Exemplo 1: Usando a Biblioteca Padrão C
const std = @import("std");
// Declara funções da libc
extern "c" fn printf(format: [*c]const u8, ...) c_int;
extern "c" fn strlen(s: [*c]const u8) usize;
extern "c" fn malloc(size: usize) ?*anyopaque;
extern "c" fn free(ptr: ?*anyopaque) void;
pub fn main() void {
// Usando printf da libc
_ = printf("Olá de C!\n");
// Usando strlen
const msg = "Zig é incrível";
const len = strlen(msg);
std.debug.print("Tamanho: {d}\n", .{len});
}
Pontos importantes:
[*c]const u8é o tipo de ponteiro C para string (equivalente aconst char*)- O modificador
"c"na declaraçãoexternespecifica a convenção de chamada C - Tipos C são convertidos para equivalentes Zig
Exemplo 2: Criando um Wrapper Idiomático
A forma direta acima funciona, mas não é idiomática.

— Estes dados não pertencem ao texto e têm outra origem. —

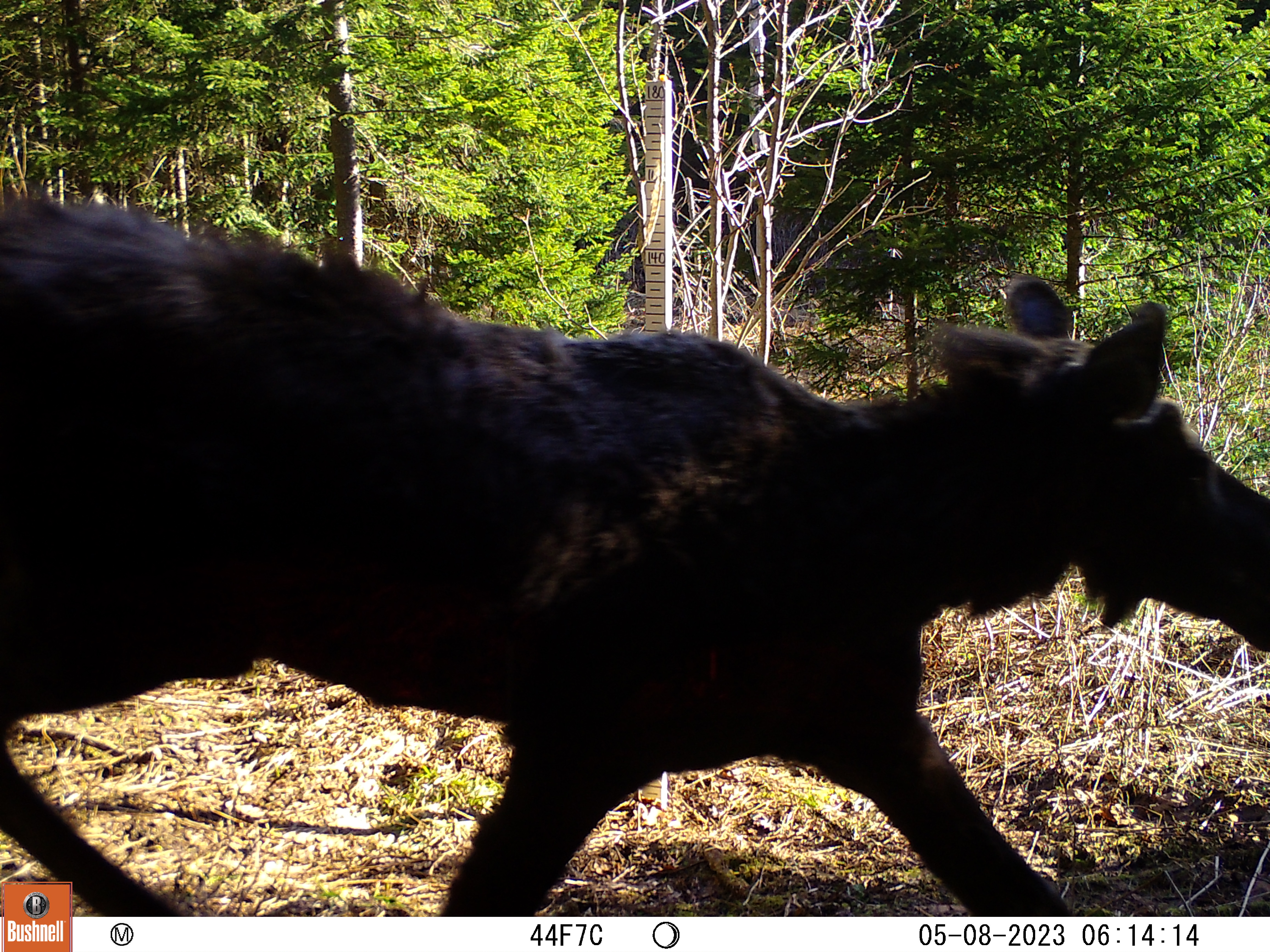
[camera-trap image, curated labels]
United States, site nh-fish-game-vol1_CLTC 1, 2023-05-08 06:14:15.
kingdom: Animalia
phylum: Chordata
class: Mammalia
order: Artiodactyla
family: Cervidae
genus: Alces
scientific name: Alces alces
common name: moose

Vamos criar um wrapper mais “Zig-like”:
const std = @import("std");
// Declarações externas (low-level)
extern "c" fn fopen(filename: [*c]const u8, mode: [*c]const u8) ?*FILE;
extern "c" fn fclose(file: ?*FILE) c_int;
extern "c" fn fprintf(file: ?*FILE, format: [*c]const u8, ...) c_int;
const FILE = opaque {};
// Wrapper idiomático em Zig
pub const FileMode = enum {
read,
write,
append,
};
pub const CFile = struct {
handle: ?*FILE,
pub fn open(path: []const u8, mode: FileMode) !CFile {
const mode_str = switch (mode) {
.read => "r",
.write => "w",
.append => "a",
};
// Converte []const u8 para [*c]const u8 (null-terminated)
const c_path = try std.heap.c_allocator.dupeZ(u8, path);
defer std.heap.c_allocator.free(c_path);
const handle = fopen(c_path.ptr, mode_str);
if (handle == null) return error.FileNotFound;
return CFile{ .handle = handle };
}
pub fn close(self: *CFile) void {
if (self.handle) |h| {
_ = fclose(h);
self.handle = null;
}
}
pub fn write(self: CFile, msg: []const u8) void {
if (self.handle) |h| {
const c_msg = std.heap.c_allocator.dupeZ(u8, msg) catch return;
defer std.heap.c_allocator.free(c_msg);
_ = fprintf(h, "%s", c_msg.ptr);
}
}
};
pub fn main() !void {
var file = try CFile.open("teste.txt", .write);
defer file.close();
file.write("Escrevendo via wrapper Zig!\n");
}
Vantagens desta abstração:
- Gerenciamento de memória automático (
defer) - Tipos seguros (
FileModeenum ao invés de strings) - Tratamento de erros Zig (
!CFile) - Fechamento automático com
defer
Compilando C junto com Zig
Uma das características únicas do Zig é que ele inclui um compilador C/C++. Isso significa que você pode compilar código C sem precisar do GCC ou Clang instalados.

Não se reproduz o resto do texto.